***** INFORMATION SHOWN

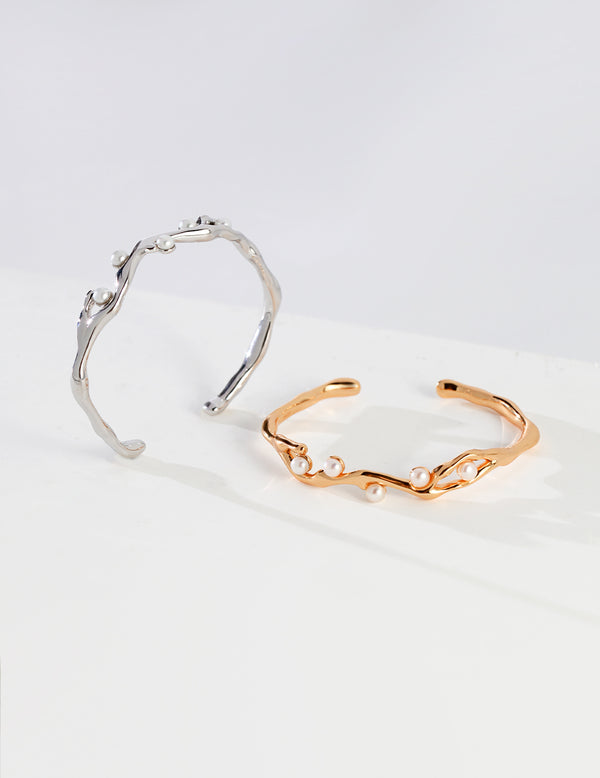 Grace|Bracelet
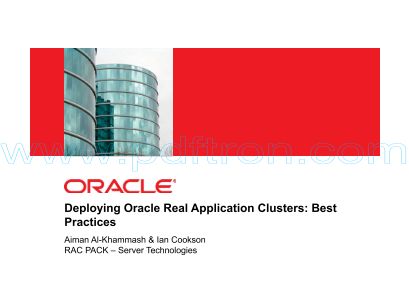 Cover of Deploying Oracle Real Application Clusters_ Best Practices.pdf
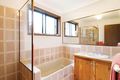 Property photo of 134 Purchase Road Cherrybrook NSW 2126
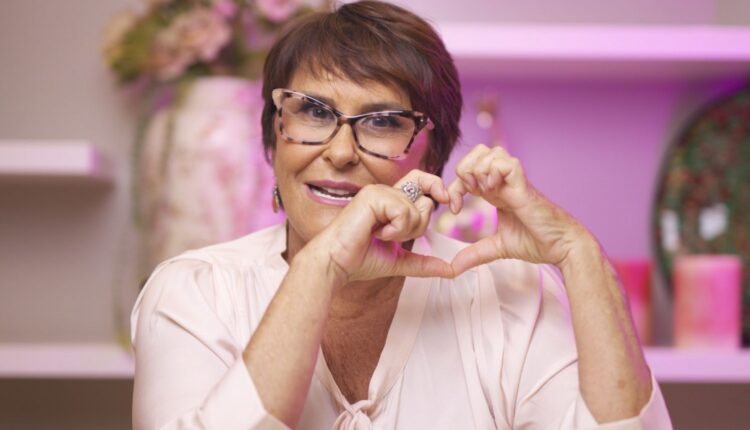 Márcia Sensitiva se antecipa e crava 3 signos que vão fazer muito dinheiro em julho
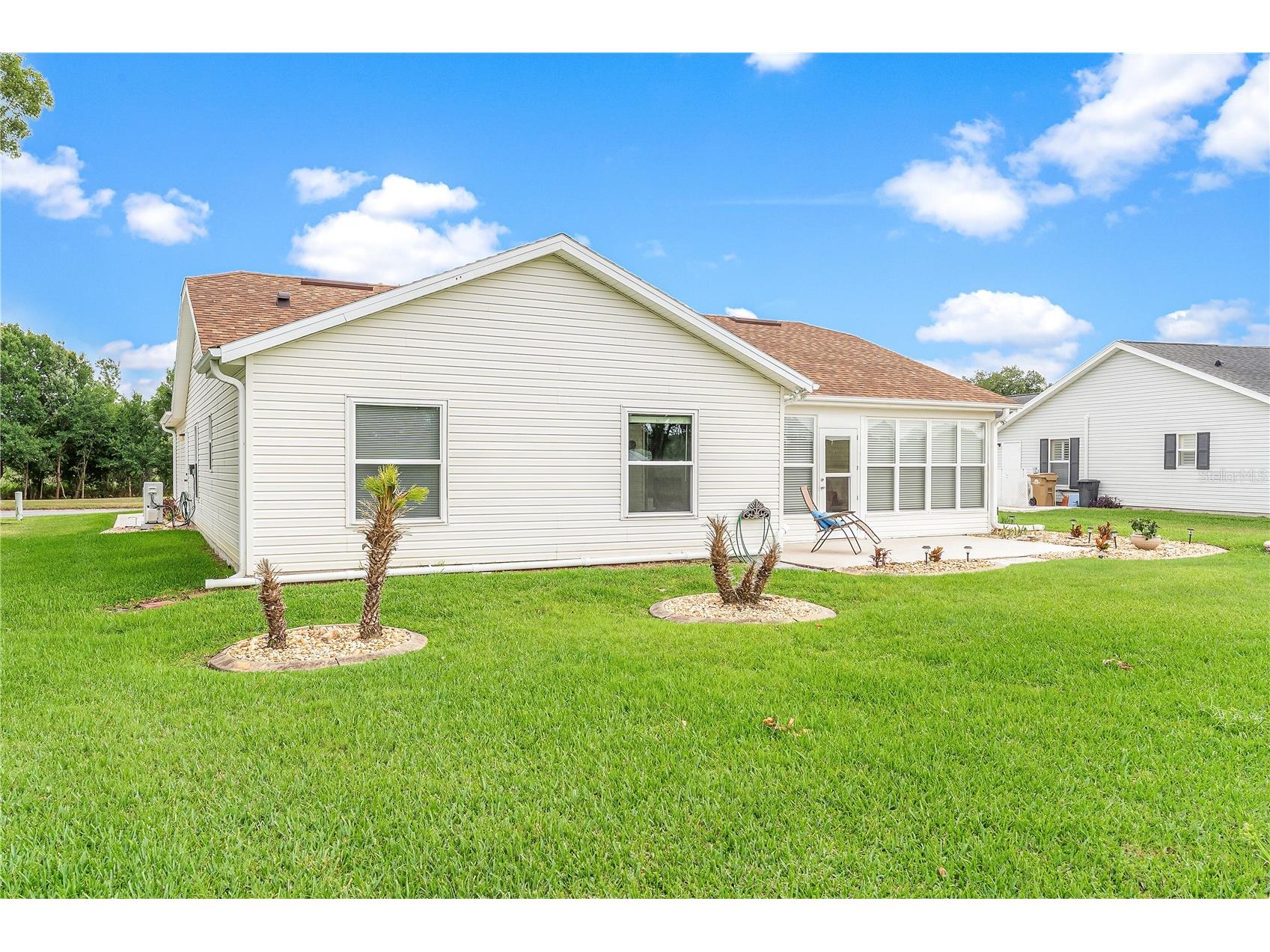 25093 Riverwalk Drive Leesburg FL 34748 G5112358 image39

**********
***** INFORMATION SHOWN

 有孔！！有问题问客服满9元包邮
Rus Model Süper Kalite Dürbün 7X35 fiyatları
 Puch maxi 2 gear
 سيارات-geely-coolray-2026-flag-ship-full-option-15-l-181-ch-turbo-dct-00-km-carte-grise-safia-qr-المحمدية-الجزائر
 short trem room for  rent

**********

After locating "Grace|Bracelet" and "25093 Riverwalk Drive" in the records above, return exactly the line holding each one and every line between them; leave out the pictures.

 Grace|Bracelet
 Cover of Deploying Oracle Real Application Clusters_ Best Practices.pdf
 Property photo of 134 Purchase Road Cherrybrook NSW 2126
 Márcia Sensitiva se antecipa e crava 3 signos que vão fazer muito dinheiro em julho
 25093 Riverwalk Drive Leesburg FL 34748 G5112358 image39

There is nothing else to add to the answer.